The whole thing reminded me, though, of this Reihan Salam article on universal preschool. He looks at the somewhat ambiguous social science research (but I repeat myself…) on the benefits of universal preschool for children, but then argues that it’s still a Good Thing because of the benefit to parents. Having somebody to watch your kid(s) during the day opens a lot of additional options– for a second source of income, further education, or just general parental sanity. Whether it encourages the sort of beneficial individual changes in the kids that proponents claim, universal preschool would be an enormous boost to their families.

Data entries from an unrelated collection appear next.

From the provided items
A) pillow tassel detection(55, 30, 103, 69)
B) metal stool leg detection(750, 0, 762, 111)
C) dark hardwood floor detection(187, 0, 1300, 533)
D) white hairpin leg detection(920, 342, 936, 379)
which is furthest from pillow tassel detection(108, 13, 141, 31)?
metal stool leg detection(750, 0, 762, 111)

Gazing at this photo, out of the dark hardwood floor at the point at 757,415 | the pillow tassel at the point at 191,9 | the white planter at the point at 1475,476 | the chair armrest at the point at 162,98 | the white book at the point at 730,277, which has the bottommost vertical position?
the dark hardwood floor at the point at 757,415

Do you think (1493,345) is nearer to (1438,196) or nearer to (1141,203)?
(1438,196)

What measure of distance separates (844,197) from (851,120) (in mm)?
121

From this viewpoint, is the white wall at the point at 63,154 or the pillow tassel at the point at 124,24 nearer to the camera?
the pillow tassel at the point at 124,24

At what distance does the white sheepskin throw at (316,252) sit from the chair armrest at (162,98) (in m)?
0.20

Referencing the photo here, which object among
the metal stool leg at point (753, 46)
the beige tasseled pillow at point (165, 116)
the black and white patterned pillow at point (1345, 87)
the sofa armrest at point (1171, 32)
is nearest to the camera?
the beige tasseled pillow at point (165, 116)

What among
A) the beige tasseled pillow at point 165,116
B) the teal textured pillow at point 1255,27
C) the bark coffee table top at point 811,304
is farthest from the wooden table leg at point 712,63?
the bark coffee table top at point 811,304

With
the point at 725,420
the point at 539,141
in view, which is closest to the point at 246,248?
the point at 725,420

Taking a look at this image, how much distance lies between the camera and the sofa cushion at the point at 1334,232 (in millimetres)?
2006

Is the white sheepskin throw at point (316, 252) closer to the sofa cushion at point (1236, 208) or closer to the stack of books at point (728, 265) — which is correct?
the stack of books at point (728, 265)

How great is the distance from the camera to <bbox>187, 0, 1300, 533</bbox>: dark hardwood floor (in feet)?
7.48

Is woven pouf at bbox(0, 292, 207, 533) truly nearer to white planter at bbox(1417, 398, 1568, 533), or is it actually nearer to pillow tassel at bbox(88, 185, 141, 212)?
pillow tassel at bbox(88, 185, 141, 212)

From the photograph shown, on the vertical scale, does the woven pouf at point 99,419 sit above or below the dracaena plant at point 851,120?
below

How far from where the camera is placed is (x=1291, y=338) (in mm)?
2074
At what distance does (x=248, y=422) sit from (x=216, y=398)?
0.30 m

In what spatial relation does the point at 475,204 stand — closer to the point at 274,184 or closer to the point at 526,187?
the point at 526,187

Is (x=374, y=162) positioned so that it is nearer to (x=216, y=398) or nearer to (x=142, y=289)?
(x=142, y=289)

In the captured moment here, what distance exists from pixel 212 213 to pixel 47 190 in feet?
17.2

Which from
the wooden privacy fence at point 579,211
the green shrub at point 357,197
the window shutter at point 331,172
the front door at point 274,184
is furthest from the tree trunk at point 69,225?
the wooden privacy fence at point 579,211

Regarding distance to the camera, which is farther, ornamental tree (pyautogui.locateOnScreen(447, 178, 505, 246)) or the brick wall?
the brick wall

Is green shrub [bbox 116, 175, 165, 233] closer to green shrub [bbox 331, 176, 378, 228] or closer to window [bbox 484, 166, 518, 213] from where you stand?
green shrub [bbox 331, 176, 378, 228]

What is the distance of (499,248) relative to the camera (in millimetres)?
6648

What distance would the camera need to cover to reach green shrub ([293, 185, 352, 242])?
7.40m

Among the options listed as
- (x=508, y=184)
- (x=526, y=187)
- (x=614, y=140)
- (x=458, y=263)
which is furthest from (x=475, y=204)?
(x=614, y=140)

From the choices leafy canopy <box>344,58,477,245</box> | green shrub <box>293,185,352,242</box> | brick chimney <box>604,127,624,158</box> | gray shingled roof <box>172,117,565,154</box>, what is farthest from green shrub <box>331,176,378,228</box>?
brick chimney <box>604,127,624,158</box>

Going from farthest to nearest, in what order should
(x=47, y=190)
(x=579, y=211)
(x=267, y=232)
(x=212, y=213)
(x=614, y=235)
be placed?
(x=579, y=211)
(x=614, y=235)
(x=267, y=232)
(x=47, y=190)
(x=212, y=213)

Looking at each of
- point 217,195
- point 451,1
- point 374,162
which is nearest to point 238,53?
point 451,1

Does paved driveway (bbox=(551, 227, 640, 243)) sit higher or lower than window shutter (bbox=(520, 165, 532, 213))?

This is something that’s easy to forget, or take for granted in the income bracket where we reside. We pay a whole bunch of money to have day care for the kids, but we’ve been doing that for as long as we’ve had them, so it just becomes part of the background. Until the dreaded “he’s got a fever” phone call throws everything out of whack. But as disruptive as losing day care for a day is to us, it’s nothing compared to the effect of not having it to begin with. And again, the disruption to me was pretty minimal, because I have the kind of comfortable white-collar job where I can shuffle my work around more or less as I see fit; if I were punching a clock somewhere, things would be much worse.
So, there’s your work-life juggling item for the week, and another “Yes, this” regarding Salam’s general point. Preschool/ day care, like health care, is something we really ought to be making generally available, for a whole host of reasons.
In my case, I am the in-town grandparent who gets the kid up and takes him to half-day pre-school, picks him up and takes him to my house until my daughter picks him up. (Dad has 1.5 hour commute). My wife and I tag-team so either of us can get work done.
My wife and I worked opposite hours forever so we could avoid daycare. We are pleased how things turned out.
You are exactly correct to point out that sometimes you get “The Middle Class Blues”, an old Martin Mull song.
My husband got hired at the last minute to teach a chemistry section at the local community college, because, as it turned out, the instructor they had lined up couldn’t find daycare (probably looking for a babysitter for 1.5 days/week) for her kids. Yay for us, but sucks for society in general (and possibly her family in particular) when families have to make those kinds of decisions.